The New Iowa Healthcare Compact
Much Better Care for Iowans

by Sondra Wilson. Updated May 21, 2026.

Did you know...

— The CEOs of Iowa Total Care, Molina, and Wellpoint, who manage Iowa’s Medicaid system, each receive roughly $20 million per year while Iowans are denied coverage and rural hospitals struggle to stay open?¹ ² ³

— The U.S. spends an estimated 15–25% of healthcare dollars on administration, billing complexity, and insurance bureaucracy — hundreds of billions of dollars annually?⁴ ⁵

— Medicaid “churn” — repeatedly removing and re-enrolling eligible people due to paperwork and renewal requirements — significantly increases administrative costs and disrupts care for patients?⁶

My healthcare plan begins with a simple premise: Redirect administrative waste into care for Iowans. 

The New Iowa Healthcare Compact is a complete upgrade compared to Iowa's current healthcare system. 

It is a unique, two-tier system that:

1.) Guarantees essential healthcare for every Iowan — with better core coverage than many Iowans currently receive under private insurance plans

2.) Partners Iowa’s insurance industry with businesses across the state to expand coverage, strengthen workforce retention, and reduce costs for working families and small businesses

3.) Redirects wasteful healthcare bureaucracy into direct patient care, caregiver pay, rural healthcare stabilization, and expanded benefits for Iowa’s workforce

Read the New Iowa Healthcare Compact.

Or, read the extended, long-form version here: Full Plan 

"There is no reason on God's green Earth that CEOs of tax-funded healthcare organizations should be making $20 M per year, while the Iowa taxpayers are being denied coverage."

- Sondra

References

  1. Molina Healthcare, Inc., Proxy Statement (Form DEF 14A), filed with the U.S. Securities and Exchange Commission, April 2024.
  2. “Elevance Health’s 5 Highest-Paid Executives 2025,” Becker’s Payer Issues, March 31, 2025.
  3. Centene Corporation, Proxy Statement (Form DEF 14A), filed with the U.S. Securities and Exchange Commission, April 2024.
  4. Michael E. Chernew and J. Michael McWilliams, “Administrative Expenses in the US Health Care System,” JAMA 326, no. 15 (2021): 1498–1499.
  5. David Blumenthal et al., “High U.S. Health Care Spending: Where Is It All Going?” The Commonwealth Fund, October 4, 2023.
  6. Benjamin D. Sommers et al., “Medicaid Churning and Continuity of Care,” Health Affairs 35, no. 10 (2016): 1819–1827.

## Exercise aim
Answer these questions about the page on the New Iowa Healthcare Compact:
(a) Roughly how much does each of the three named Medicaid CEOs receive per year?
(b) What estimated share of U.S. healthcare dollars goes to administration, billing complexity, and insurance bureaucracy?
(c) On what date was the page updated?

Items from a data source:
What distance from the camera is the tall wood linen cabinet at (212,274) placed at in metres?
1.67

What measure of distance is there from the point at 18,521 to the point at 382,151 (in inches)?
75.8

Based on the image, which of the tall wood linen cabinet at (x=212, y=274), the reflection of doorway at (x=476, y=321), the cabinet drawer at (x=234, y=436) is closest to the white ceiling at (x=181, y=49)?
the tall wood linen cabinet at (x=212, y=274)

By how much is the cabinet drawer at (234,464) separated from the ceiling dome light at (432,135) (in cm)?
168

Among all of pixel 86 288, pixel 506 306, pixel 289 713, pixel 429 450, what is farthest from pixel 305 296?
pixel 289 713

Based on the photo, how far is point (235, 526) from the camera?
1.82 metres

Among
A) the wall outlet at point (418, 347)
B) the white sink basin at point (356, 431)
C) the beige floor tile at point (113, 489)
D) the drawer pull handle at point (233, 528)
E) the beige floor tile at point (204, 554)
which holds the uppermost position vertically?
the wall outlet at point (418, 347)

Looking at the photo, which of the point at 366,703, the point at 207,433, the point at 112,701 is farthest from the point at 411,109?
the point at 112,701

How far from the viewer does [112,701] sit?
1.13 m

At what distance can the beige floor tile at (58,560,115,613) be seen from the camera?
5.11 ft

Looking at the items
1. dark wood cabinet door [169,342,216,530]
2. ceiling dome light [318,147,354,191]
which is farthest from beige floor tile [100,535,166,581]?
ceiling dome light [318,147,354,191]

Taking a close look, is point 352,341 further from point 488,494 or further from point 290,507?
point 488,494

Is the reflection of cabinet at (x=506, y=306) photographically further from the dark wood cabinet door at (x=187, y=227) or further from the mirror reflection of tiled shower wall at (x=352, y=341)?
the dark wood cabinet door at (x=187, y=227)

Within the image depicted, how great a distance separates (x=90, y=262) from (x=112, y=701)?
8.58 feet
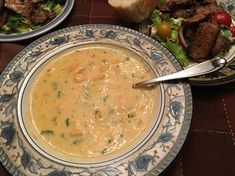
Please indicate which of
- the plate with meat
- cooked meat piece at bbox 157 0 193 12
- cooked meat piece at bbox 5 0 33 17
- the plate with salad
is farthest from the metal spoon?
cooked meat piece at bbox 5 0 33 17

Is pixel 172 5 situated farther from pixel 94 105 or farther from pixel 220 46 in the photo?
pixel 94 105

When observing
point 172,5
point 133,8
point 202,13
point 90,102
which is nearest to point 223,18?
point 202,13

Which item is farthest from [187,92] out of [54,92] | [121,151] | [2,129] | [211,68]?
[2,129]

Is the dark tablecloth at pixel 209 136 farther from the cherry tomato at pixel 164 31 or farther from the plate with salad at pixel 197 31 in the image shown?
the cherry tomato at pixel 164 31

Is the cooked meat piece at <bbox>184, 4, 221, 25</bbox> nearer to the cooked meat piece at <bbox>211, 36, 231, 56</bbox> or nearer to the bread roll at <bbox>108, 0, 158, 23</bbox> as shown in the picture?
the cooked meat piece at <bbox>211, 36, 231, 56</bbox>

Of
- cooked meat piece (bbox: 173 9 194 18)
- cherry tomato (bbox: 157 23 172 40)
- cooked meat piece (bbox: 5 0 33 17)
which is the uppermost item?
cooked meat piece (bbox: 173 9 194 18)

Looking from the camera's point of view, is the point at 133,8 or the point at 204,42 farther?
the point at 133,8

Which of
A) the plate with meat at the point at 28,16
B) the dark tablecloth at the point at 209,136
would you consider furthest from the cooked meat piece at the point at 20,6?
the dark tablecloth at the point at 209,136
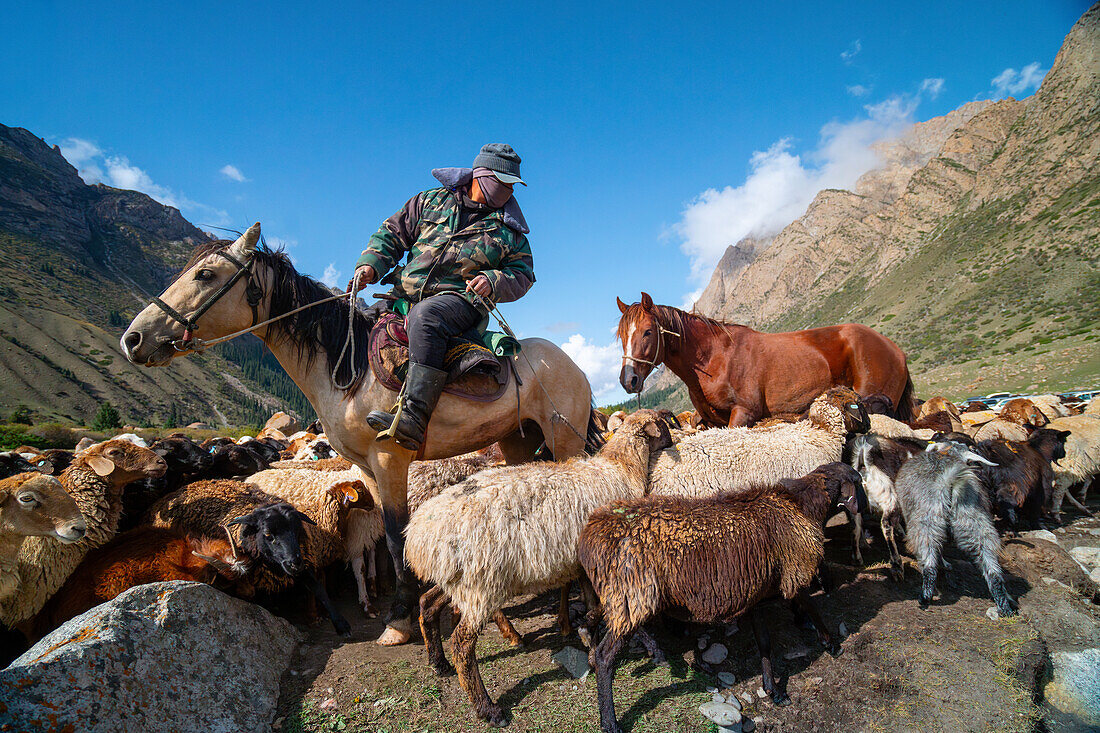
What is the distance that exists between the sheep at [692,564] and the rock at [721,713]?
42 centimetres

...

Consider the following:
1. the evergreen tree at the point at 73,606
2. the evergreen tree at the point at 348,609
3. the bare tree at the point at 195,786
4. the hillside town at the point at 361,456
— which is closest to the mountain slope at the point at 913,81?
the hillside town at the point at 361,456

## Solution to the exercise
(a) Roughly $20 million per year
(b) An estimated 15–25%
(c) May 21, 2026